Ed Smith explores the history and tradition behind Europe’s regional cured meats. In the first of two posts on Italian ‘salumi’, Ed takes a look at some of the country’s best-known cuts
In Britain, most of us refer to cured meat as ‘charcuterie’, which is the French word for meaty things (more on them in a few months’ time). In the context of European cuisine, however, there’s a strong argument that it’s the (Roman) Italians who originated, perfected and codified the craft of cured, air-dried meats—and so perhaps we should refer to sliced hams, belly meats, back fat and sausages as they do: ‘salumi’.

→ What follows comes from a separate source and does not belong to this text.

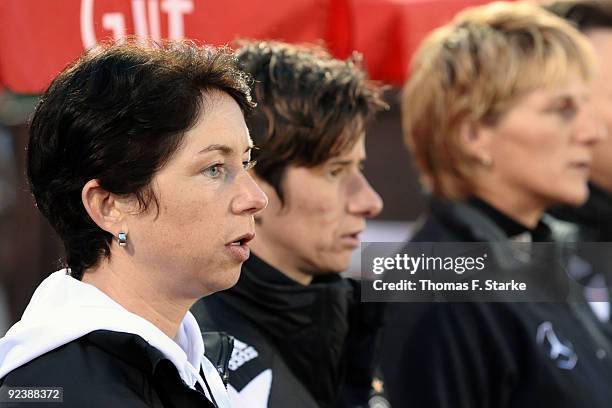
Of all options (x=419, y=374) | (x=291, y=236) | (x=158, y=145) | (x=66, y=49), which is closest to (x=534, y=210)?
(x=419, y=374)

Sadly we’d need the word count of a chunky book to go into comprehensive detail about the when, why, how and what of salumi. But we do have this and next month’s posts to talk a little about Italian meats, and in particular those that we can find at the Market. Next month I’ll write a little about cured meats from the extremities—from the very north and south of the country, and from the nose, tail and fatty bits of a pig. In this post, however, we’re more about ‘mainstream’ meats, and in particular a handful of famed ones from areas of Italy that are notorious for their production of salumi: Emilia Romagna, Tuscany and Lombardy.
Where in particular and why does it happen here?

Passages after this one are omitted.